While the identification of the ants through the recovered reads matching the COI is a useful bonus, it is not definitive. The number of reads is small, and the VANA tool is not designed to recover non-encapsidated viruses. Additionally, if this experiment was to be repeated, it would be beneficial to have some morphological identification and/or a proper DNA barcoding on the ants (which would require collecting two samples for each species, one for the metagenome and one for the taxonomy).
Validity of the findings
It is clear that besides the Parvoviridae and Circoviridae families, the contigs extracted were mostly short and from different genomic regions. In some cases, this allowed for a taxonomic assignment, and presumably, in other cases, the contigs could only be used to make the Figure 1 (137 sequences were deposited on GenBank for the phylogenetic analyses out of the 22,406 contigs). But that is the nature of these metagenome studies. Therefore, I understand that the phylogeny used is there to illustrate that the virus contigs (or virus-like in some cases) fit into available taxonomies but it would be good to explain why neighbor joining method was chosen.
Additional comments
There are a few additional small edits:
Page 3 L23: The sentence needs to be rewritten as it reads as if the viruses have medical or agricultural relevance to human (instead of the host).
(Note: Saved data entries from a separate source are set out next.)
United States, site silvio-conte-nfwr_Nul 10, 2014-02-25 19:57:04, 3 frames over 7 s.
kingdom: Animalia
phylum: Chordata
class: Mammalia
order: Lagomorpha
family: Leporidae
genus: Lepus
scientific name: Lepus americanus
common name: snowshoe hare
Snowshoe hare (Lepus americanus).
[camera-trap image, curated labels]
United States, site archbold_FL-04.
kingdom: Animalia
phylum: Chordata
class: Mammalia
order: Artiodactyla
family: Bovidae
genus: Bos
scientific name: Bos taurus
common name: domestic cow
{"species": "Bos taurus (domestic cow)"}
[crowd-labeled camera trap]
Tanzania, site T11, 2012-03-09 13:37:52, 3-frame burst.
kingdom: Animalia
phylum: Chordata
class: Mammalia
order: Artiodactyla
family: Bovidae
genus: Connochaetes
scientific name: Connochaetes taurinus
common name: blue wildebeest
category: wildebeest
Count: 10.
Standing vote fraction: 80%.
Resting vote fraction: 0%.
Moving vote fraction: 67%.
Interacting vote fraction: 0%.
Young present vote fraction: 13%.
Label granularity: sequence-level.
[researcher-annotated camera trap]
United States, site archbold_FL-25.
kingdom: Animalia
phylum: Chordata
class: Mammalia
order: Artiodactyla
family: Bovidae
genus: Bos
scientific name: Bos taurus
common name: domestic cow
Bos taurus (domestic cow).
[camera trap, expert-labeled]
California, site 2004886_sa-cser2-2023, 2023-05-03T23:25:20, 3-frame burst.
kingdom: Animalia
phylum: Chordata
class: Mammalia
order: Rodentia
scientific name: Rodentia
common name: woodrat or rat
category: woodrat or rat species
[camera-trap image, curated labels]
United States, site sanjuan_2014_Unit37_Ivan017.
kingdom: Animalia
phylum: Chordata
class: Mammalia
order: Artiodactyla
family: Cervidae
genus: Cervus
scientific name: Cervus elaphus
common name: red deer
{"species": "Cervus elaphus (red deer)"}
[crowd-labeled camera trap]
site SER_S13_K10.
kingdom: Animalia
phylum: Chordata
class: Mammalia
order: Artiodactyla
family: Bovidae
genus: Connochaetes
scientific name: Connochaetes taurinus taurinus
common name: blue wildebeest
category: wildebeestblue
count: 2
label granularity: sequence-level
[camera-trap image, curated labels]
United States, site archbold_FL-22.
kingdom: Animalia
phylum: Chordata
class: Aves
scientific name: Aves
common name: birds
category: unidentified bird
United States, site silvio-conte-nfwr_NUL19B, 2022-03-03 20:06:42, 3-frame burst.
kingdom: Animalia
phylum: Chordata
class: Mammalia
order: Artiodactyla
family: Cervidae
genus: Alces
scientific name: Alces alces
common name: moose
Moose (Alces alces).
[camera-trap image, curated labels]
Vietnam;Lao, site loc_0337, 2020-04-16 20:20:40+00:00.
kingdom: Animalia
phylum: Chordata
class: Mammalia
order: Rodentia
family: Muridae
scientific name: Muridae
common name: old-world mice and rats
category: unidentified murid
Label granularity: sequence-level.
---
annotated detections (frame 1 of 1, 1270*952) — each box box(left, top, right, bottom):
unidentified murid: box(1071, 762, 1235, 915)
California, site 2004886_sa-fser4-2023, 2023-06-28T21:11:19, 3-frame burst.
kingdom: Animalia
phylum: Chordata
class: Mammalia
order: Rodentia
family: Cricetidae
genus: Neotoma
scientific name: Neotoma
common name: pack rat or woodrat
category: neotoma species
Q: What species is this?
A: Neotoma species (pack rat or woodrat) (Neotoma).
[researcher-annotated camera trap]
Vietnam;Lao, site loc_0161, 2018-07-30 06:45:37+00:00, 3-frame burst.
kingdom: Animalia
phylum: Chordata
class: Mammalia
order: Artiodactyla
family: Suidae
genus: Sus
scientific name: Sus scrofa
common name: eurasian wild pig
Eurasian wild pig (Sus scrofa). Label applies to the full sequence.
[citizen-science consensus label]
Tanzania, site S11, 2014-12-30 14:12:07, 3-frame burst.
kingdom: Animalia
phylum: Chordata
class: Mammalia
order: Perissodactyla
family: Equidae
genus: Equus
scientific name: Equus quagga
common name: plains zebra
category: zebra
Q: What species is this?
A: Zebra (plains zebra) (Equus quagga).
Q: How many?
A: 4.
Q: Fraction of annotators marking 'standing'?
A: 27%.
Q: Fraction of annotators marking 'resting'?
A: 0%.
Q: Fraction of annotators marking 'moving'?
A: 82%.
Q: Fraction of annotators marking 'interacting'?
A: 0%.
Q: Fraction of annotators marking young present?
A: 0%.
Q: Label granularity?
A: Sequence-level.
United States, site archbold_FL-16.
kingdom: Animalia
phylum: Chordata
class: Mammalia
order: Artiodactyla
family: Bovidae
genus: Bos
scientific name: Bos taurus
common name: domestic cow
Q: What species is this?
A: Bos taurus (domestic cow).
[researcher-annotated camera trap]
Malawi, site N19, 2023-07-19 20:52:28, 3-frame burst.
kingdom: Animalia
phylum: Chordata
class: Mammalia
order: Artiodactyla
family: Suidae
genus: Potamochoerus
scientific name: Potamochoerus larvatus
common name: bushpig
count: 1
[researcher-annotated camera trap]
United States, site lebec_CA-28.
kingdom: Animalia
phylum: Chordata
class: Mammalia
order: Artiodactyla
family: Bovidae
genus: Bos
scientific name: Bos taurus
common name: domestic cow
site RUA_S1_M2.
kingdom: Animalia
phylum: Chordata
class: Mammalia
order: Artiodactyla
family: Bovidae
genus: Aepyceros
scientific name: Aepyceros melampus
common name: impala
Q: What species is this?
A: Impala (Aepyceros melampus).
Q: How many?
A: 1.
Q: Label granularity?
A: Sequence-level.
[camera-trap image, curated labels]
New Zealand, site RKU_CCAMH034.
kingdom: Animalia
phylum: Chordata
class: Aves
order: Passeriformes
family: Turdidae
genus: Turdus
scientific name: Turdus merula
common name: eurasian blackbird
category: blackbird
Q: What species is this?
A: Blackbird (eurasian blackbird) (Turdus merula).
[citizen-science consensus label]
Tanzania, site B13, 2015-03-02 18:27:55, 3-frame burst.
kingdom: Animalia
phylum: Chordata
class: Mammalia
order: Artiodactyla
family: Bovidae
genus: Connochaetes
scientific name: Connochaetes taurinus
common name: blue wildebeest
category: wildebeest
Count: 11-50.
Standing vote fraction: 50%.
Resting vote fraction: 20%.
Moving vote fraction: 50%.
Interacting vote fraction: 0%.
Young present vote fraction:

Page 4 L14: Densely forested tropical regions do not represent major interfaces but rather provides interface as a consequence of human activities surrounding these forests. Additionally, densely forested tropical regions clustered together, represent fewer interfaces than if the forests were scattered across a larger territory.
Page 4 L21: random/unbiased : all the tools relying on one animal will have preferred patterned, but those will be different to the human one. I like the way it is defined earlier “a less human-centric assessment of viral diversity at the ecosystem-scale”
Page 25 L4: Since endogenous paroviral elements are detected within invertebrate genomes, how many of the parvovirus contigs could be EPVs?
Figures with phylogenetic analyses (mostly 2 and 3): could you when the aligment is made on the protein or the nucleic acid and the size of the region aligned.